The Ethernet Cord: A Quick Guide

Due to the advancement of technology, knowing how a computer works turned into a basic life skill. First, it is a must for everyone (regardless of their age) to know how to search the internet. The internet is an ocean of knowledge and people should never be deprived of it. This is also the reason why law makers are making basic internet access into a human right. Second, one must know the proper use of different digital devices like how to download apps and how to use each of them. Finally, one must know how a computer works. For instance, the different cables and connections that you need to use to connect to the internet, or local networking. With this, you would need to know the basics about the Ethernet cord.

What is an Ethernet Cord?

An Ethernet cord is the most widely used connection to connect computers within a local area.  For example, if you would want multiple computers in your office to be connected to the internet, then you could use the cord so that these computers would be able to share the connection. It’s the same when you have multiple computers at home.

The Two Types Of Cord

There are two types of this cord being manufactured: the solid and the stranded. The solid type of cord boasts of better performance, though it is advisable to only use them indoors. That is why the stranded cord has been manufactured. This is the more durable type and can usually survive the basic wear and tear of travel, so it’s the one to use for your portable devices.

Basic Categories

There are different types of category cables. There’s the category three, the oldest one of the bunch. It is no longer in use, so we won’t discuss it anymore. After that we have the category 5 or the cat5. This is the one we are already familiar with, because during the boom of personal computers and the internet, this is the cable that we have come to know. Of course, it is not commonly used anymore as well, because a lot has changed from the speed of internet and Ethernet connections since then. It can only handle 10/100 Mbps with a bandwidth limit of 100 Mhz. Pretty slow, right? Thus, there are only so much left of the computers and the people who still use this today.

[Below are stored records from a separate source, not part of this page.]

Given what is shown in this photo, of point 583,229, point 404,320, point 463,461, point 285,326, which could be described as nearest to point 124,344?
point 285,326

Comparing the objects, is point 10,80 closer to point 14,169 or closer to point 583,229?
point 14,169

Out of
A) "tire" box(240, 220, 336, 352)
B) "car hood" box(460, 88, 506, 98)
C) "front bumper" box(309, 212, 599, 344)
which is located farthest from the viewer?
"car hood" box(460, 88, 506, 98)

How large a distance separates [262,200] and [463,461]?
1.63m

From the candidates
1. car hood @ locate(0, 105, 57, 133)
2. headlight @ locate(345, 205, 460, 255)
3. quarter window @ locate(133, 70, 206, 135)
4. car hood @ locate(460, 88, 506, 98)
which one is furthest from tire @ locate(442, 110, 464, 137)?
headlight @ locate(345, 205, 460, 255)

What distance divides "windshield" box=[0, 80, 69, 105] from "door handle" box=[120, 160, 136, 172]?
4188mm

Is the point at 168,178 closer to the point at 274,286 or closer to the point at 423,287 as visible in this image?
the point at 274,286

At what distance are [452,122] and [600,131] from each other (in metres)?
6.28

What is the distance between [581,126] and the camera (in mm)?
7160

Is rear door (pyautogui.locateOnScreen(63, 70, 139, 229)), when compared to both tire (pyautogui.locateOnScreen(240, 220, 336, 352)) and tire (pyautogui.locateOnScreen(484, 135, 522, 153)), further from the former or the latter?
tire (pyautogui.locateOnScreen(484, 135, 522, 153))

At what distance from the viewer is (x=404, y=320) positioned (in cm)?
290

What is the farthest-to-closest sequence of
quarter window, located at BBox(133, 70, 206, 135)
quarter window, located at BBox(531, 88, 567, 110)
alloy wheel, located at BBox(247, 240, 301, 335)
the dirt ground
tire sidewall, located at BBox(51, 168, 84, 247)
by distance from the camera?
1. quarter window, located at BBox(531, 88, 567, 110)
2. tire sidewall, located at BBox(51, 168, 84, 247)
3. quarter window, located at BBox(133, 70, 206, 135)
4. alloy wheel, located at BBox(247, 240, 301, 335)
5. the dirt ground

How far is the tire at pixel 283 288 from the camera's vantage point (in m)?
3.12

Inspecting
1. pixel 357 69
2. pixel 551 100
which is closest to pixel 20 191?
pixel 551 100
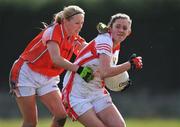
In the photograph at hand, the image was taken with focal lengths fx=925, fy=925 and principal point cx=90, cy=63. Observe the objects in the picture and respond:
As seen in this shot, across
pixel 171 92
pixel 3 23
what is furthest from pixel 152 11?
pixel 3 23

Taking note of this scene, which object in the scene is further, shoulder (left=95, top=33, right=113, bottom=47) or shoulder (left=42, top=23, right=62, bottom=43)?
shoulder (left=42, top=23, right=62, bottom=43)

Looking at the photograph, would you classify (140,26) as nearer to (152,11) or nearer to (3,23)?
(152,11)

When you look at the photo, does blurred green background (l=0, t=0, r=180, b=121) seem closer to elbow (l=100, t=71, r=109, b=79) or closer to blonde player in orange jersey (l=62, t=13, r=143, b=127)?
blonde player in orange jersey (l=62, t=13, r=143, b=127)

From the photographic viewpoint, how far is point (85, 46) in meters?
10.9

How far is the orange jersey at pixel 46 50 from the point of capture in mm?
10945

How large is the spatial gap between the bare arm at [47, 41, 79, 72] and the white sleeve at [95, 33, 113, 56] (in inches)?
14.3

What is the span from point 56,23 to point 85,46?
19.3 inches

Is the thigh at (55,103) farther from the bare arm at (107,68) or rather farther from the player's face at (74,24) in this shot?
the bare arm at (107,68)

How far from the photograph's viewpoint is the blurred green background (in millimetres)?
21281

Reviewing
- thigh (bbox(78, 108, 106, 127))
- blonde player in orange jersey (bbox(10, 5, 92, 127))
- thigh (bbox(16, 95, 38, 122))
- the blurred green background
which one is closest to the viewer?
thigh (bbox(78, 108, 106, 127))

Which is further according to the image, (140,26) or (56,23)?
(140,26)

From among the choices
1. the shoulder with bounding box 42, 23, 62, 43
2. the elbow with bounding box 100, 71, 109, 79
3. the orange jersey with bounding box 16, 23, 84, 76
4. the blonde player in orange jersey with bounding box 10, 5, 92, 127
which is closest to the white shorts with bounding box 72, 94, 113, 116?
the elbow with bounding box 100, 71, 109, 79

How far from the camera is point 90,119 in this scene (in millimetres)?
10539

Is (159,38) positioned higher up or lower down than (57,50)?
lower down
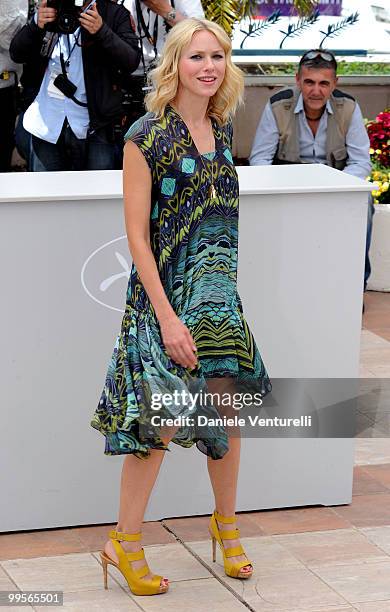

Next in the list is the Cat5e, or the category 5 “enhanced”. This cable can handle 1000 Mbps with still a 100 Mhz bandwidth limit. If you do not have any reason to get a faster connection (i.e. your connection is only for personal use), then this is the cable that would be enough to suit your needs.

Finally, we have the category 6. Here is another commonly used cable, which is a leap higher than 5e. If you want a faster connection (at 10g Ethernet and 250 Mhz bandwidth), then this is the category cable for you. Of course aside from the ones listed here, there might be other types of cat cables out there, but they are more complicated to use already.